[Entrées extraites d'une collection]
/---
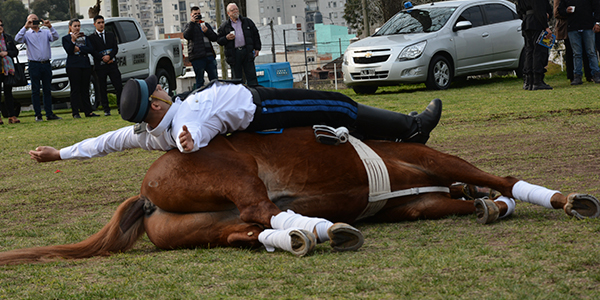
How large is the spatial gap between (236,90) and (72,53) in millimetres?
10778

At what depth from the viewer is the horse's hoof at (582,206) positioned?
339 centimetres

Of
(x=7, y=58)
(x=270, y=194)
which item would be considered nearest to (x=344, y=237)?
(x=270, y=194)

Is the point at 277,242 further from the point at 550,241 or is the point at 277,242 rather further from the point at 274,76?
the point at 274,76

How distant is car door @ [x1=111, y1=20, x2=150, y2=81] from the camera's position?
1634cm

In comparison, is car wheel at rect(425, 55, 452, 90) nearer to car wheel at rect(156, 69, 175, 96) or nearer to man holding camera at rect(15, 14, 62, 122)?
car wheel at rect(156, 69, 175, 96)

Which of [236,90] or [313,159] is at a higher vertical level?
[236,90]

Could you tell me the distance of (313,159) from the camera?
3.72 m

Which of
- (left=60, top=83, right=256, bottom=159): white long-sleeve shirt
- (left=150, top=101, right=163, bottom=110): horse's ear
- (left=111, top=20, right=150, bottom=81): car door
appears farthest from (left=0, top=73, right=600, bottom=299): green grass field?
(left=111, top=20, right=150, bottom=81): car door

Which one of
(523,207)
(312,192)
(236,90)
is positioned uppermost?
(236,90)

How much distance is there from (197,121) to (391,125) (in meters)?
1.36

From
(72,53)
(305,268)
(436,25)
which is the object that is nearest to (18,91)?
(72,53)

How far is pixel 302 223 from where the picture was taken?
320 centimetres

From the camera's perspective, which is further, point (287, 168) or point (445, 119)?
point (445, 119)

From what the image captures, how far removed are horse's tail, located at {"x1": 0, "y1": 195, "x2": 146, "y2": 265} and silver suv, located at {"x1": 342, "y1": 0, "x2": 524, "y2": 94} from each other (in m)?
11.0
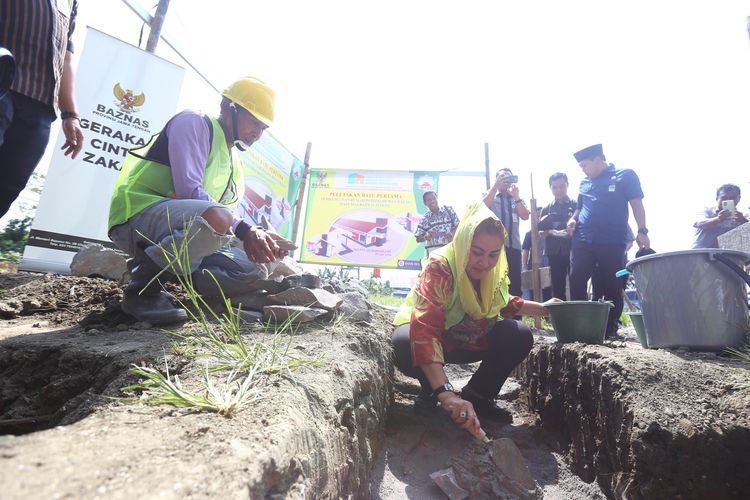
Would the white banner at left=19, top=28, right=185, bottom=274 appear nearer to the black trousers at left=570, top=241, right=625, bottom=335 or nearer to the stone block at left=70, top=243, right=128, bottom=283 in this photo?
the stone block at left=70, top=243, right=128, bottom=283

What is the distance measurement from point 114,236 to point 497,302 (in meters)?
1.98

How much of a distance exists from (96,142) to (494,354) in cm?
404

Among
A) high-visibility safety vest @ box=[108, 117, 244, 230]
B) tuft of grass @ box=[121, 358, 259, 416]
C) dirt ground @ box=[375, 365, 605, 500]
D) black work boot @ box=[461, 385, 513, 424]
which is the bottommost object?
dirt ground @ box=[375, 365, 605, 500]

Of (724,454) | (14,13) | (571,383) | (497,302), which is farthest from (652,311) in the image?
(14,13)

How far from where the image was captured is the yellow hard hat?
2119mm

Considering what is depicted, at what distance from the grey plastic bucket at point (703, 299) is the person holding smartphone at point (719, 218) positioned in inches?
78.7

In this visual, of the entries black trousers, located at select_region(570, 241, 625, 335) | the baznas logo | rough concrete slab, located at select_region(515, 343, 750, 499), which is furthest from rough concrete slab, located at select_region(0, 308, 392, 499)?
the baznas logo

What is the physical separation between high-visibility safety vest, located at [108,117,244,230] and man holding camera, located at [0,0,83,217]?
1.09ft

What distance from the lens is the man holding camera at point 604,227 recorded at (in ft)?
10.4

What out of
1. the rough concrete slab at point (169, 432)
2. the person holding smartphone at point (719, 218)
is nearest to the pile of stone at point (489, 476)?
the rough concrete slab at point (169, 432)

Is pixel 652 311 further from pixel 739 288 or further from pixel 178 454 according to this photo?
pixel 178 454

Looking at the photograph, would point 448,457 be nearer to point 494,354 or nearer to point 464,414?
point 464,414

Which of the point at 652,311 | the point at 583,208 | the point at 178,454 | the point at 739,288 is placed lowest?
the point at 178,454

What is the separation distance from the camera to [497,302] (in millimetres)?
2240
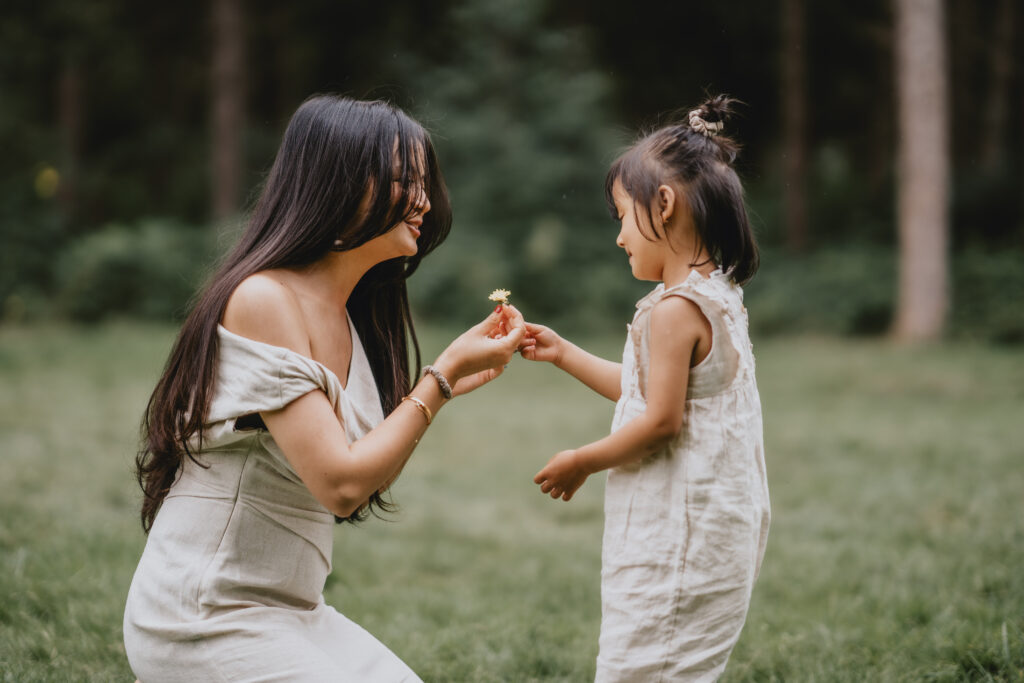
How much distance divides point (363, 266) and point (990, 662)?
2.37m

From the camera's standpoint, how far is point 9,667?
2887 millimetres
\---
▸ Objectif de la tâche: Reproduisez à l'identique toutes les lignes des enregistrements ci-dessus, en omettant les images dans la réponse.

▸ Corrigé:
How large is the spatial gap between (236,90) and (72,53) in millimetres?
10778

At what depth from the viewer is the horse's hoof at (582,206) positioned?
339 centimetres

Of
(x=7, y=58)
(x=270, y=194)
which item would be considered nearest to (x=344, y=237)?
(x=270, y=194)

Is the point at 277,242 further from the point at 550,241 or is the point at 277,242 rather further from the point at 274,76?
the point at 274,76

How distant is car door @ [x1=111, y1=20, x2=150, y2=81] from the camera's position?
1634cm

In comparison, is car wheel at rect(425, 55, 452, 90) nearer to car wheel at rect(156, 69, 175, 96) or nearer to man holding camera at rect(15, 14, 62, 122)?
car wheel at rect(156, 69, 175, 96)

Which of [236,90] or [313,159] is at a higher vertical level?
[236,90]

Could you tell me the distance of (313,159) from the camera?
3.72 m

Which of
- (left=60, top=83, right=256, bottom=159): white long-sleeve shirt
- (left=150, top=101, right=163, bottom=110): horse's ear
- (left=111, top=20, right=150, bottom=81): car door
appears farthest from (left=0, top=73, right=600, bottom=299): green grass field?
(left=111, top=20, right=150, bottom=81): car door

Which one of
(523,207)
(312,192)
(236,90)
is positioned uppermost?
(236,90)

How much distance is there from (197,121) to (391,125) (in meters)?
1.36

From
(72,53)
(305,268)
(436,25)
which is the object that is nearest to (18,91)?
(72,53)

How far is pixel 302 223 from where the picture was taken?
320 centimetres

From the camera's perspective, which is further, point (287, 168) or point (445, 119)?
point (445, 119)

From what the image captures, how far removed are horse's tail, located at {"x1": 0, "y1": 195, "x2": 146, "y2": 265} and silver suv, located at {"x1": 342, "y1": 0, "x2": 524, "y2": 94} from each other (in m)?
11.0
Would the white banner at left=19, top=28, right=185, bottom=274 appear nearer to the black trousers at left=570, top=241, right=625, bottom=335 or nearer to the stone block at left=70, top=243, right=128, bottom=283 in this photo?
the stone block at left=70, top=243, right=128, bottom=283

What is the distance measurement from point 114,236 to point 497,302 (in meters)?
1.98

How much of a distance exists from (96,142) to (494,354) in cm?
404

Among
A) high-visibility safety vest @ box=[108, 117, 244, 230]
B) tuft of grass @ box=[121, 358, 259, 416]
C) dirt ground @ box=[375, 365, 605, 500]
D) black work boot @ box=[461, 385, 513, 424]
which is the bottommost object?
dirt ground @ box=[375, 365, 605, 500]

Of (724,454) | (14,13) | (571,383) | (497,302), which is farthest from (652,311) in the image?
(14,13)

How far from where the image was captured is the yellow hard hat?
2119mm

Considering what is depicted, at what distance from the grey plastic bucket at point (703, 299) is the person holding smartphone at point (719, 218) positioned in inches?
78.7

In this visual, of the entries black trousers, located at select_region(570, 241, 625, 335) | the baznas logo | rough concrete slab, located at select_region(515, 343, 750, 499), which is furthest from rough concrete slab, located at select_region(0, 308, 392, 499)?
the baznas logo

What is the physical separation between high-visibility safety vest, located at [108,117,244,230] and man holding camera, located at [0,0,83,217]?
1.09ft

What distance from the lens is the man holding camera at point 604,227 recorded at (in ft)?
10.4

What out of
1. the rough concrete slab at point (169, 432)
2. the person holding smartphone at point (719, 218)
is nearest to the pile of stone at point (489, 476)?
the rough concrete slab at point (169, 432)

Is pixel 652 311 further from pixel 739 288 or further from pixel 178 454 according to this photo?
pixel 178 454

Looking at the photograph, would point 448,457 be nearer to point 494,354 or nearer to point 464,414?
point 464,414

Which of the point at 652,311 | the point at 583,208 | the point at 178,454 | the point at 739,288 is placed lowest?
the point at 178,454

What is the separation distance from the camera to [497,302] (in millimetres)?
2240
How much distance divides point (363, 266) and point (990, 662)?
2.37m

From the camera's standpoint, how far is point 9,667?
2887 millimetres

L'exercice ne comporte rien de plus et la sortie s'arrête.